David Merkel reviews Buffett’s 10k:
Buffett does very well, but I know of no other insurer that invests so much in equities funded by insurance liabilities. There is a real risk that if the markets fall hard, a la 1929-32, 1973-4, 2007-8. that BRK would be hard-pressed, particularly if there were some significant disaster like Katrina or Sandy, or set of disasters like 2004 or 2011.
He’s right that this philosophy adds risk to the business model. But riding equities isn’t as lonely a strategy for Buffett as it once was.
Consider Greenlight Re, an offshore reinsurance company linked to a hedge fund. Their strategy departed from the typical offshore startup model: write long tail, low-volatility, high-float insurance business and pump the cash into the hedge fund.
Taking big investment risks isn’t new for insurers. It’s just that doing it on purpose is unorthodox. Many insurers quietly took on more asset risk in the mid-00s and got crushed in 08. So did Greenlight for that matter.

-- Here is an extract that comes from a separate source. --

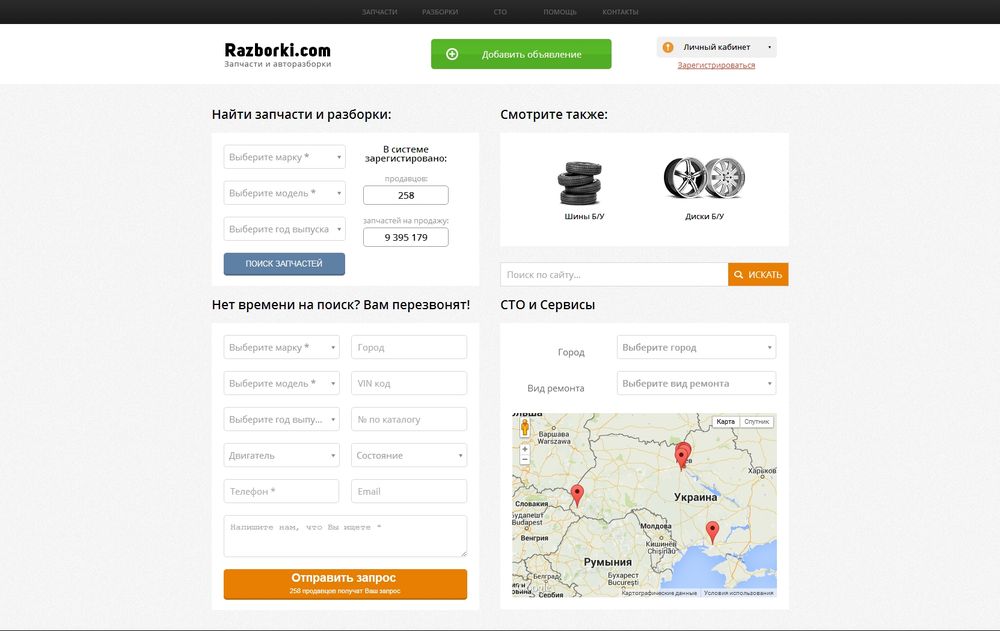 razborki.com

The difference is that Greenlight, fully expecting such a scenario, kept a hand steady at the till and rode the market back up.
Others tucked their tail between their legs and liquidated, in many cases locking in the losses.
If everyone (regulator, rating agency, management, investors) is on board with the risk, aggressive asset investment coupled with stable, high-float liabilities can work. Put another way, linking a hedge fund to an insurance company means the insurer can get by at lower combined ratios and grow.
But don’t take my word for it, look to the market and see the latest wave of offshore startups copying Greenlight/BRK: Third Point Re, SAC Re. And we see this convergence coming from the other side as AWAC, an established (re)insurer, bought into a hedge fund.
The key is to think of these insurers as more akin to banks: low-risk liabilities, high-risk assets. One can be skeptical of whether they are doing a good job of balancing these risks but in principle there is no reason to assume they will fail.